The 1990s IT boom. In the late 1990s in the US, large expected future improvements in information technology fueled an increase in investment demand. Because most of the benefit from such technologies were expected to accrue in the future, you may assume that current TFP did not change.

a. (6 pts.) Let us start by assuming that the US is a closed economy, that production is given by a Cobb-Douglas function, and that prices are flexible. Suppose that the real rental rate grew by 2% annually, the capital-to-labor ratio by 3% and that labor's share of income is 60%.

Based on this information, what is your best estimate of the growth rate of output per worker? Please carefully show your calculations. From a historical US perspective, would you say that this is a good growth rate of GDP per capita?

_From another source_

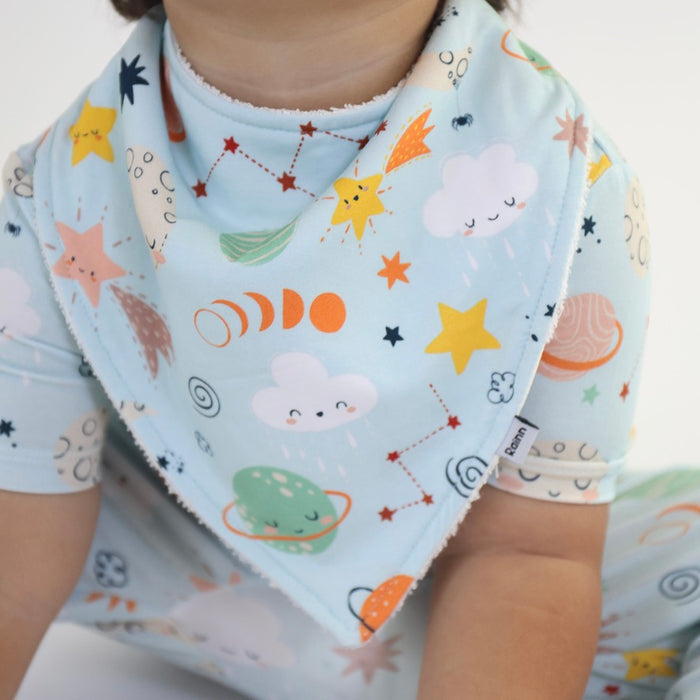 Child wearing Cosmic Bandana Dribble Bib featuring colorful space-themed prints by Rainn, perfect for drooling babies.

b.Continuing to assume that prices are flexible and the economy is closed, what is the short- term impact of this boom in investment demand on the US interest rate, savings, investment and GDP? Assume that savings depend positively on the real interest rate. Please include any graphs that you find useful.

c.In the very long run, also the capital stock is flexible. Please describe how you expect the economy to adjust to its very long run steady state. What happens to the rental rate of capital over time? What happens to the capital stock per worker?

d.Consider now instead the case in which the US is an open economy. For simplicity, you may assume that the US is small relative to the rest of the world. Prices are still assumed to be flexible.

What is the impact of the increase in investment demand on US savings, investment, net exports and output in the short-run? Is the long run effect of the IT boom on output larger or smaller than in the closed economy case? Please include any graphs you find useful.